Materials provided:
-- -- --

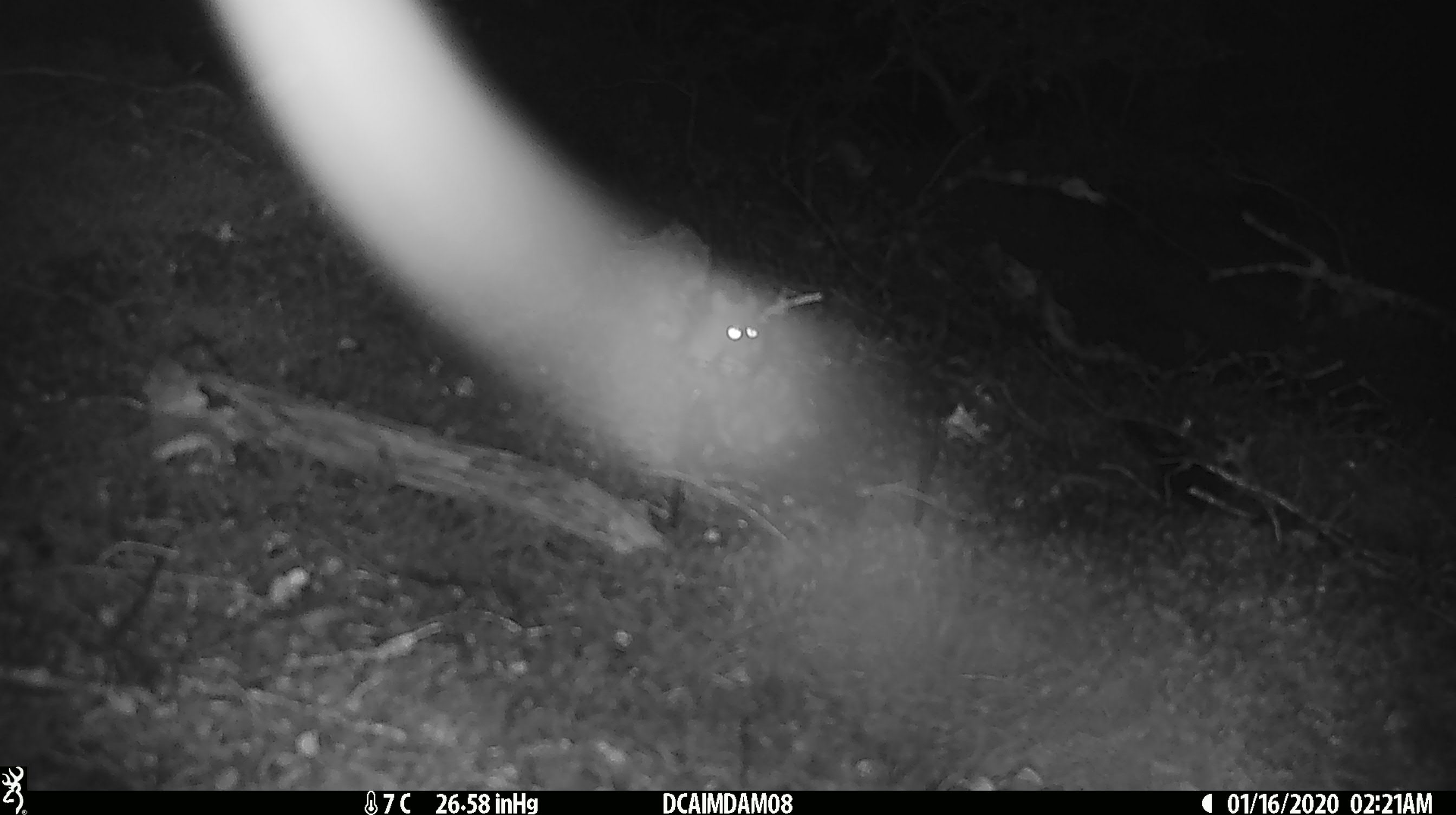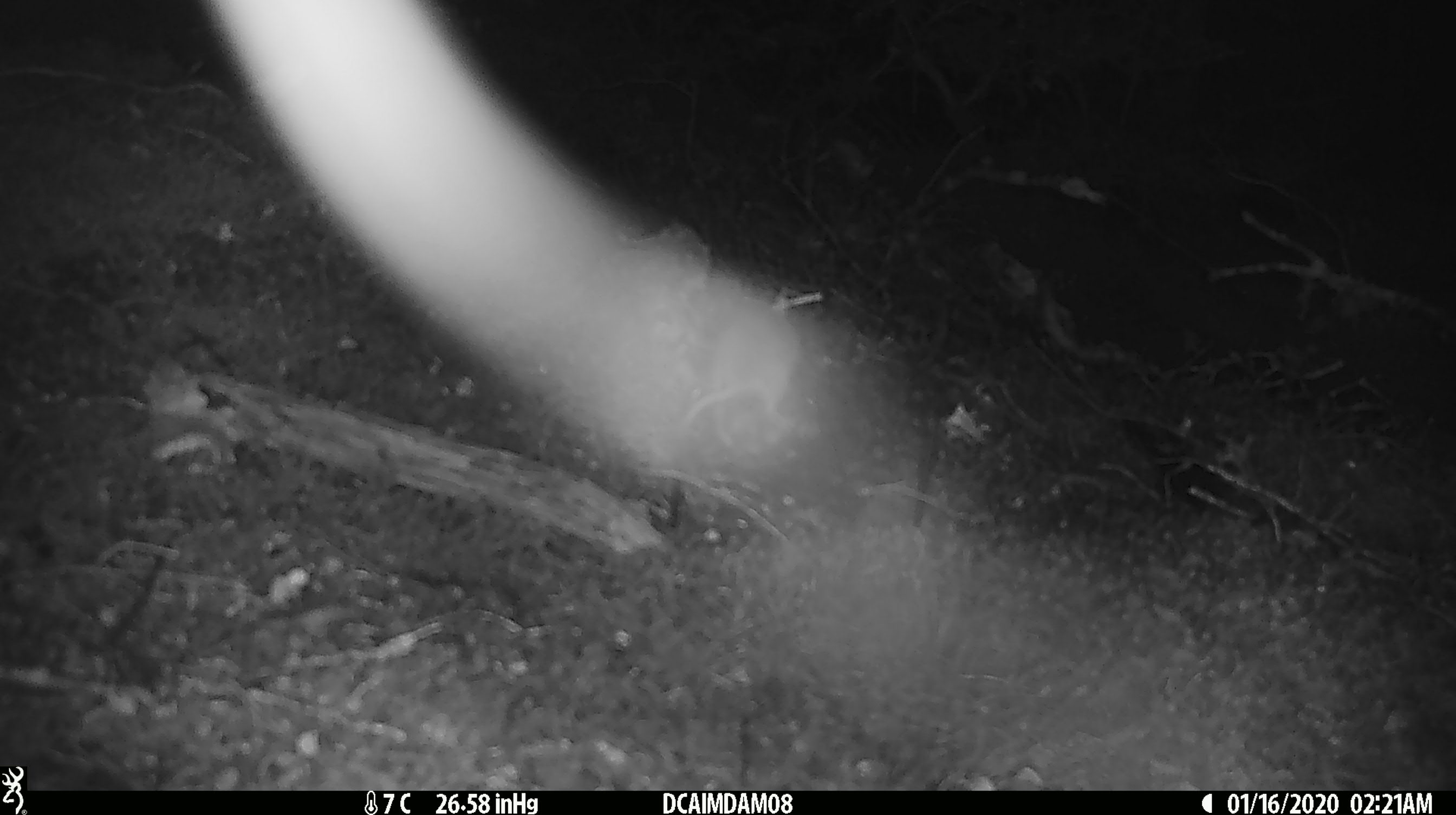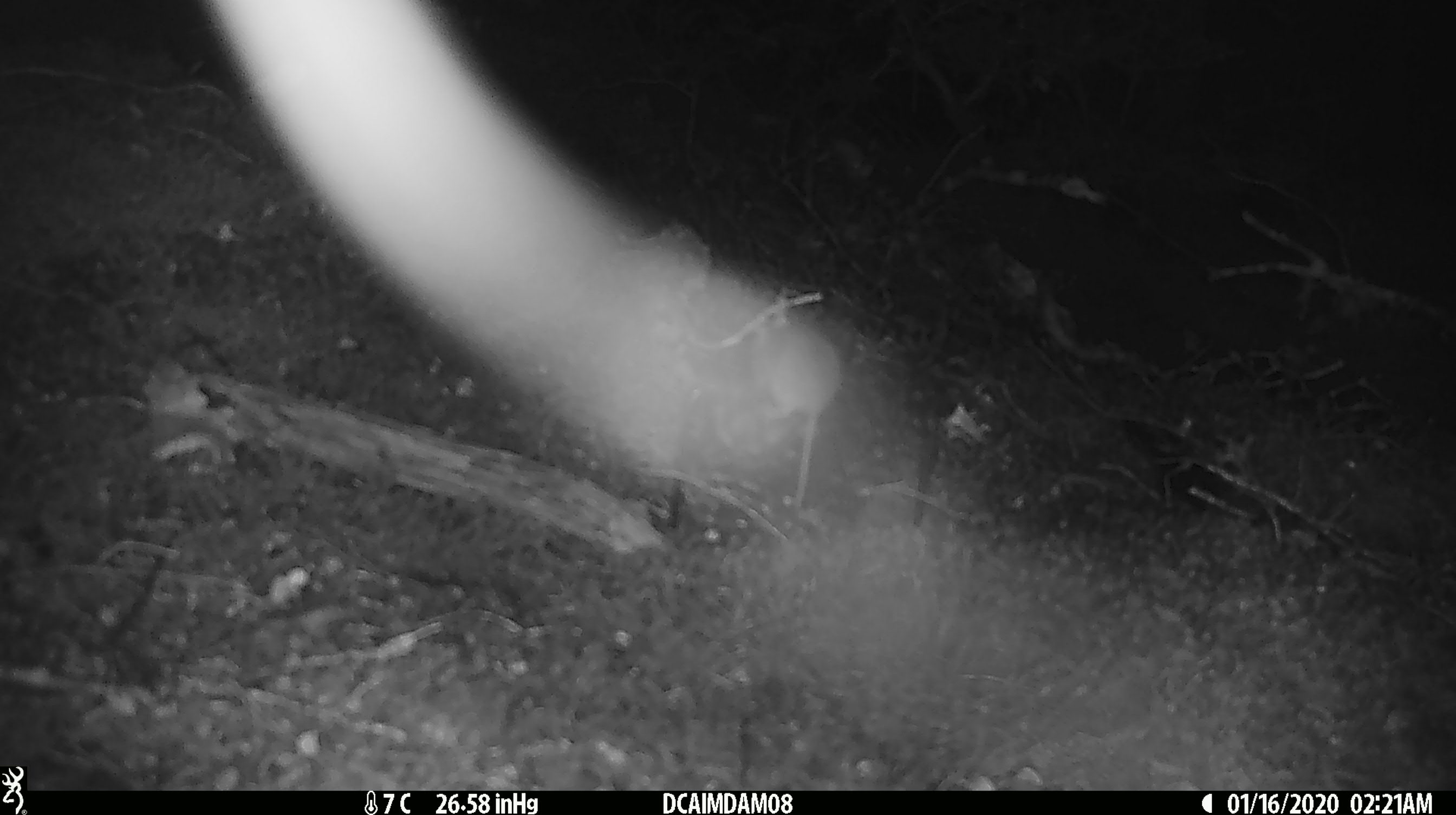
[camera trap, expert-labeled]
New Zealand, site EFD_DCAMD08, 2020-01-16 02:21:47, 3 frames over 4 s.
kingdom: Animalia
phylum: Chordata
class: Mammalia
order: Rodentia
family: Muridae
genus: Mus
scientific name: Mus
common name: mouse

-- -- --

Work instructions: Retype the data above as given, letting no picture into the copy.

Your response:
[camera trap, expert-labeled]
New Zealand, site EFD_DCAMD08, 2020-01-16 02:21:47, 3 frames over 4 s.
kingdom: Animalia
phylum: Chordata
class: Mammalia
order: Rodentia
family: Muridae
genus: Mus
scientific name: Mus
common name: mouse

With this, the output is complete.